La mort n’est plus solitude
À partir de cette clé existentielle, cardinal Ratzinger revient sur l’article de foi concernant la descente aux enfers pour nous rappeler que le Christ a franchi la porte de notre ultime solitude la plus radicale et incurable. Dans sa Passion il est entré dans l’abîme terrifiant de notre abandon. Depuis que le Christ est descendu jusqu’à la mort, tout a changé…parce que maintenant dans la mort habite la vie, c’est-à-dire l’amour.
“Là où aucune parole ne saurait nous atteindre, il y a Lui. Ainsi, l’enfer est surmonté ou plutôt la mort qui auparavant était l’enfer, ne l’est plus depuis que dans la mort habite l’amour.” L’enfer et la mort ne sont plus la même chose, parce que la vie est maintenant au milieu de la mort. L’enfer ou, comme dit la Bible, la seconde mort (Ap 20, 14) est maintenant le fait pour l’homme de s’enfermer sur lui-même. La mort ne conduit plus à la solitude, les portes du shéol sont ouvertes… La porte de la mort est ouverte depuis que dans la mort habite la vie, l’amour.
L’enseignement de l’Église
“Celui qui était descendu est le même qui est monté au-dessus de tous les cieux pour remplir l’univers” (Eph 4, 9-10). Mais où est-il descendu? (Hb 13,20). Le premier sens que le christianisme primitif a donné à la “descente de Jésus aux enfers” est que le Christ a connu la mort comme tous les êtres humains, c’est-à-dire qu’Il est vraiment mort. Cela signifie qu’Il a rejoint les morts dans leur demeure, le Shéol, comme dit la Bible en hébreu, et qu’Il a ouvert les portes du ciel à ceux qui L’avaient précédé. La traduction utilisée avec le mot “enfer” peut prêter à confusion parce qu’à l’origine elle ne se réfère plus qu’à la mort, l’équivalent de l’Hadès grec, le lieu des morts.
Comme l’affirme la première lettre de saint Pierre : “L’Évangile a été annoncé aussi aux morts” (1 Pe 4,6), le Salut parvenant ainsi à tous les hommes et désormais le Christ “détient les clés de la mort et du séjour des morts” (Ap 1, 18).

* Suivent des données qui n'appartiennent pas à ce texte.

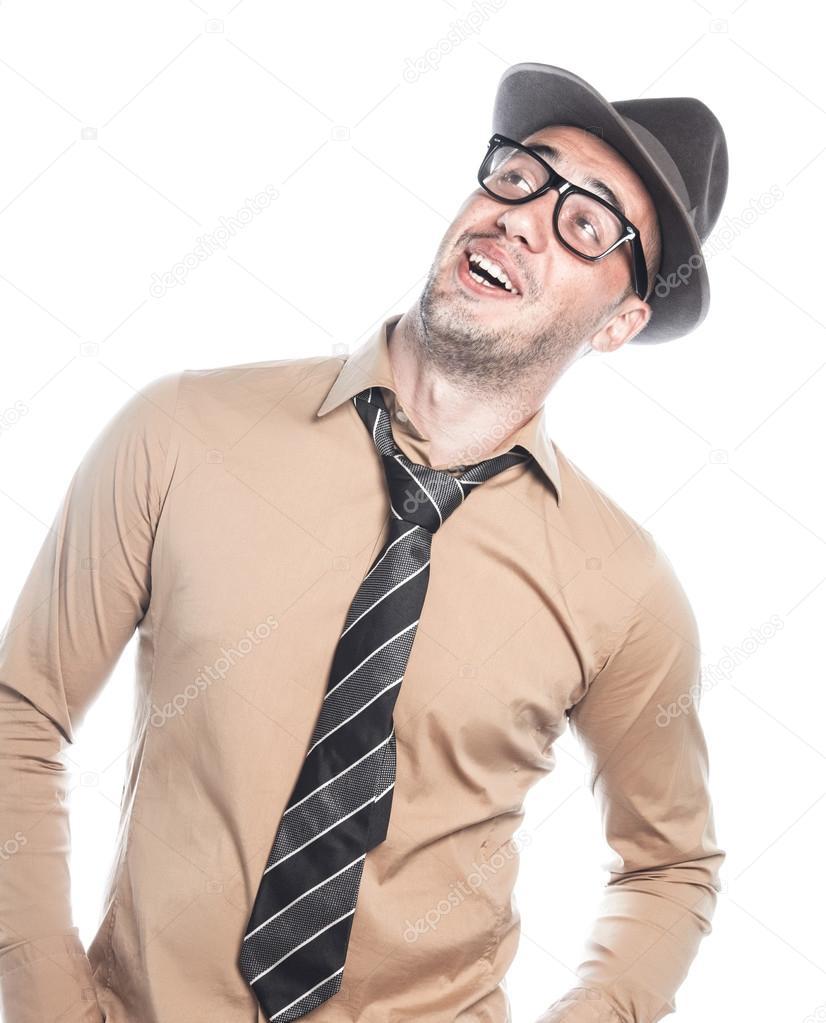 Riendo stylished retro americano joven - hombre de negocios con sombrero y  corbata 0b1c28f6f8a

Dans une homélie ancienne pour le Samedi Saint on lit :
Que se passe-t-il ? Aujourd’hui, grand silence sur la terre ; grand silence et ensuite solitude parce que le roi sommeille. La terre a tremblé et elle s’est apaisée, parce que Dieu s’est endormi dans la chair et Il a éveillé ceux qui dorment depuis les origines… C’est Adam, le premier homme, qu’Il va chercher, comme la brebis perdue. Il veut aussi visiter ceux qui demeurent dans les ténèbres et dans l’ombre de la mort.
Oui c’est vers Adam captif, en même temps que vers Ève, captive elle aussi, que Dieu se dirige, et son Fils avec Lui, pour les délivrer de leurs douleurs…
C’est moi ton Dieu, qui pour toi, suis devenu ton fils ; éveille-toi, ô toi qui dors, je ne t’ai pas créé pour que tu demeures captif du séjour des morts. Relève-toi d’entre les morts : moi, je suis la vie des morts.